We’re addressing the four elements for a Sitemap URL as follows:

  1. Location URL Element, <loc>:
    This is the URL which is constructed from the WordPress siteurl option variable (it’s set with your WordPress installation already) with the post_name generated when the Post was created (i.e., the URL path unique for the Post which is generally based on the title, for Permalinks).
  2. Last Modification Date Element, <lastmod>:
    The modification date is our converted Post date in the YYYY-MM-DD format.
  3. Change Frequency Element, <changefreq>:
    The Change Frequency is hard-coded to weekly to indicate that changes would likely not occur within a week.
  4. Priority Element, <priority>:
    The Priority element defines a relative site priority which, based on our query, is highest for articles and pages which are most recent and is computed based on the total number of articles (score [0.0,1.0]).

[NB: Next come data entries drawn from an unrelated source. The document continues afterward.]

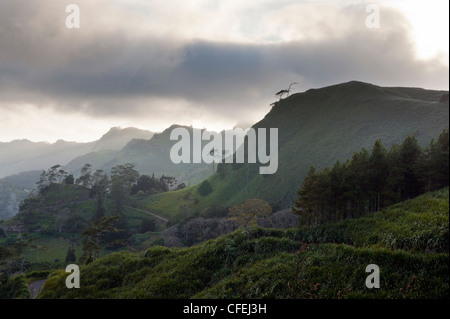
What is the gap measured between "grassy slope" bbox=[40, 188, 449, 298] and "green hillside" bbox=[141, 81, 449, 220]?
34.6 meters

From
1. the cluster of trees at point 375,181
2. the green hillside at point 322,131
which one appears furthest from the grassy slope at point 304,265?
the green hillside at point 322,131

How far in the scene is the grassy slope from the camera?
10.7m

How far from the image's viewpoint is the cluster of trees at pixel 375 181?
20438 mm

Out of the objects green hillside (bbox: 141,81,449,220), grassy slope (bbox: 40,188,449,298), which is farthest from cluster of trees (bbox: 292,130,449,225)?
green hillside (bbox: 141,81,449,220)

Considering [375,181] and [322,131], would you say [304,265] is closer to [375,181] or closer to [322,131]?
[375,181]

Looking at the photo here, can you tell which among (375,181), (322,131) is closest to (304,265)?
(375,181)

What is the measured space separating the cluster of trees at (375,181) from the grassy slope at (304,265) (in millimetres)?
2575

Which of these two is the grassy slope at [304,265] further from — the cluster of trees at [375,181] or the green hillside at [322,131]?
the green hillside at [322,131]

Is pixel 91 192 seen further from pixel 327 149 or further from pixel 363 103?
pixel 363 103

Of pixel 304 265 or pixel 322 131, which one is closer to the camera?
pixel 304 265

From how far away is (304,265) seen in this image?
45.6 ft

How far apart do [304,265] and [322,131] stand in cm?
8038
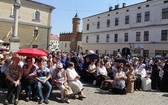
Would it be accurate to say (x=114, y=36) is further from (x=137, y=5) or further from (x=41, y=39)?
(x=41, y=39)

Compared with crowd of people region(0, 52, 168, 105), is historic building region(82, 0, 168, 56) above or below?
above

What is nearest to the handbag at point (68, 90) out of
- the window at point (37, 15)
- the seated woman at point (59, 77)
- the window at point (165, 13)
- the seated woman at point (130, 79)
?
the seated woman at point (59, 77)

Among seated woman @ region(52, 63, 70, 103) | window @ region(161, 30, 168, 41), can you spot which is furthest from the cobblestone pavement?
window @ region(161, 30, 168, 41)

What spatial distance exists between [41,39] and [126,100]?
3324 centimetres

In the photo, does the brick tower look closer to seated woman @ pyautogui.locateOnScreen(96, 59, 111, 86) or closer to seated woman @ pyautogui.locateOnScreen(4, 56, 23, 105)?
seated woman @ pyautogui.locateOnScreen(96, 59, 111, 86)

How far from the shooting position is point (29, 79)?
988 centimetres

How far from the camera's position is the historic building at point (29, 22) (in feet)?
126

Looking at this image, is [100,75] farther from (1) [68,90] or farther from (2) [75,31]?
(2) [75,31]

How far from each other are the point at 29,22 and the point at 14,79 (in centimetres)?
3322

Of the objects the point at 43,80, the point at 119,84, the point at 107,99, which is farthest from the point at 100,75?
the point at 43,80

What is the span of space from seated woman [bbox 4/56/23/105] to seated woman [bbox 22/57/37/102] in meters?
0.41

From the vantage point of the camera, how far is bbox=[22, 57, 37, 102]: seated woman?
32.3 ft

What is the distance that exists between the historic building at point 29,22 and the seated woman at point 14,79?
29685 millimetres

This set of four elements is generated for each URL (Posts or Page in WordPress) and is encapsulated in its parent element for the Sitemaps DTD, <urlset> which comprises the requirements for the Sitemap document.


Usage

I batch my articles from a WordPress Sandbox to my Production site (more to follow later), so having this handy PERL script to generate the Sitemap makes the process simple and convenient.  Input is given on the command line using the BASH tool and output is directed to the terminal (stdout) which can be redirected to your new Sitemap file.  I would expect to execute this each time an article is Published or a new Site Page is added.

BASH Command Line

$ perl sitemap.pl WP_CONFIG_PHP_PATH > sitemap.xml

Substitute WP_CONFIG_PHP_PATH with the path to your wp-config.php file, or if you’ve renamed it, then that one, and then redirect to a temporary Sitemap file for comparison or whatever suits your needs.


Output

Here are a few lines of sample output for this site, with the closing <urlset> element for clarity:

<?xml version="1.0" encoding="UTF-8" ?>
<urlset xmlns="http://www.sitemaps.org/schemas/sitemap/0.9">
 <url>
  <loc>http://www.triplesunrise.org/check/</loc>
  <lastmod>2013-02-22</lastmod>
  <changefreq>weekly</changefreq>
  <priority>1.0</priority>
 </url>
 <url>
  <loc>http://www.triplesunrise.org/god-our-saviour/</loc>
  <lastmod>2013-02-21</lastmod>
  <changefreq>weekly</changefreq>
  <priority>0.9</priority>
 </url>
</urlset>

Robots

Finally, your Robots definition file (robots.txt) can reference the newly generated Sitemap (e.g., generally deployed to your root of your web site).  This is just a sample for reference but a good read is recommended.

Sitemap: http://www.yoursitename_here.org/sitemap.xml

Hope that this was practically or instructively helpful.  Thanks for reading!